Use of an electrode with an iron-nickel core, consisting of

50 to 60% nickel and
a coating consisting of

30 to 50% calcium or barium carbonate 10 to 15% fluorspar

0 to 5% iron in oxide form 25 to 35% iron in powder form 5 to 15% carbon
Binders, for example alkali silicates, a small amount of an agent which promotes pressing and
0 to 5% of an oxidizing agent.

The diameter of the coating is approximately 8 mm for a core of 4 mm diameter.

If the core has a diameter of 3.15 mm, it contains the metal in a special case

1.10% C and
39.4% Ni.

If the core has a diameter of 4 mm, the metal contains in a special case

1.07% C and
38.9% Ni.

Example 2

Use of an electrode with
a core made of structural steel
and a coating consisting of

25 to 40% calcium or barium carbonate 5 to 15% fluorspar
0 to 5% iron in oxide form 40 to 60% nickel in powder form 10 to 30% carbon
binders, for example alkali silicates, a small amount of an agent which promotes pressing and
0 to 5% of a deoxidizer.

The diameter of the coating is 8 mm with a core diameter of 4 mm.

Example 3

30% of the nickel powder in the coating of the electrode according to Example 2 is replaced by an equally large one Amount of cobalt powder replaced.

Example 4

Use of a filled wire, consisting of a rolled up mild steel strip, which is coated with nickel or Graphite powder is filled with the composition:

Steel belt 60 to 65%
Nickel powder 35 to 40%
Graphite powder 0.15 to 3.00% deoxidizer 0 to 5%.

The wire is to be used either under body flow or under a neutral protective gas.

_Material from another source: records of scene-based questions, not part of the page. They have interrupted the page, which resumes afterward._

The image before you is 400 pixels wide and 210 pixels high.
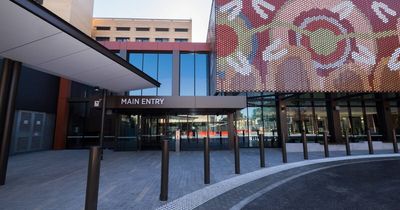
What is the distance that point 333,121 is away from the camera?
49.3 ft

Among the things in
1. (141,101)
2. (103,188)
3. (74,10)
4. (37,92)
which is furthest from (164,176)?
(74,10)

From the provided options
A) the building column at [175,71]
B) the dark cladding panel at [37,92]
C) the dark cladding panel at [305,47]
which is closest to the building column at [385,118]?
the dark cladding panel at [305,47]

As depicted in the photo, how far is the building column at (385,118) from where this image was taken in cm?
1522

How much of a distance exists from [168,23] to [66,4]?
25000 mm

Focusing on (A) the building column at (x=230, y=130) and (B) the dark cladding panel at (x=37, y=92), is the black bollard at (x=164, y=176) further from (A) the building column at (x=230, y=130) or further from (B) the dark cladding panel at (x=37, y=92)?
(B) the dark cladding panel at (x=37, y=92)

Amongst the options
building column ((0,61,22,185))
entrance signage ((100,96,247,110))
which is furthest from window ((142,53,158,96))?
building column ((0,61,22,185))

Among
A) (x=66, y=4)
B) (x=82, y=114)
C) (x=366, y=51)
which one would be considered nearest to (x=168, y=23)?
(x=66, y=4)

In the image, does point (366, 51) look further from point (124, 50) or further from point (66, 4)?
point (66, 4)

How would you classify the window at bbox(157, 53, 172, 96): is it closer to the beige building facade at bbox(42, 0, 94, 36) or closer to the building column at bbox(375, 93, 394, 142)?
the beige building facade at bbox(42, 0, 94, 36)

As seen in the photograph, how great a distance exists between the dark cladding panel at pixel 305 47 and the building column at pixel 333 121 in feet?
7.03

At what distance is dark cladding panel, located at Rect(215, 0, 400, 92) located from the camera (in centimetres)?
1292

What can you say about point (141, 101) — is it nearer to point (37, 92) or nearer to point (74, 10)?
point (37, 92)

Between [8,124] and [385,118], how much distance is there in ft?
74.6

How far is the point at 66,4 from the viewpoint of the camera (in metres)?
21.5
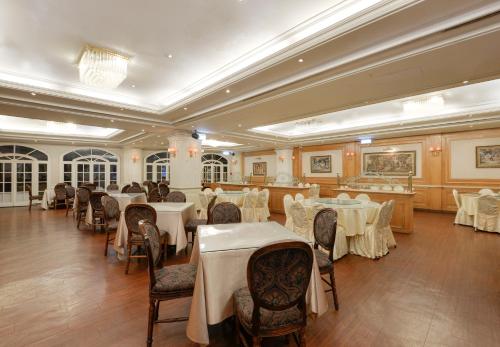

If the diameter of the steel belt is less than 3.15 mm, so contains the applied metal in a special case

0.98% C and
37% Ni.

Claims (3)

Patent claims: 1. Application material for heterogeneous fusion welding of cast iron pieces with lamellar, spherulitic or nodular graphite, which consists essentially of an iron-nickel alloy, characterized in that the material applied is made up of a proportion by weight of nickel between 36 and 40%, a carbon content between 0.15 and 3% and the remainder iron. 2. Application material according to claim 1, characterized by a proportion of deoxidizing agent between 0 and 5%. 3. Application material according to claim 1 in the form of an electrode, characterized by an iron-nickel core with 50 to 60% nickel and a coating with 30 to 50% calcium or barium accuracy. Experience shows that with certain, in the lower range, i. H. compositions below 25% the further disadvantage of poor machinability occurs. Indeed, such compositions perform to weld seams with significant proportions of martensite, which is known for its hardness. This hardness makes the finishing of the weld seam, which is required in many cases, difficult. Other patents, such as the French Patent specification 1,406,383 disclose a nickel content between 40 and 60%. This range is always still too imprecise to be useful without further attempt or further specification. Furthermore the price of alloys with such a high nickel content obviously limits their use only focus on very specific areas. From the German Auslegeschrift 1 260 278 there is also a welding filler material based on iron-nickel known for welding invar alloys.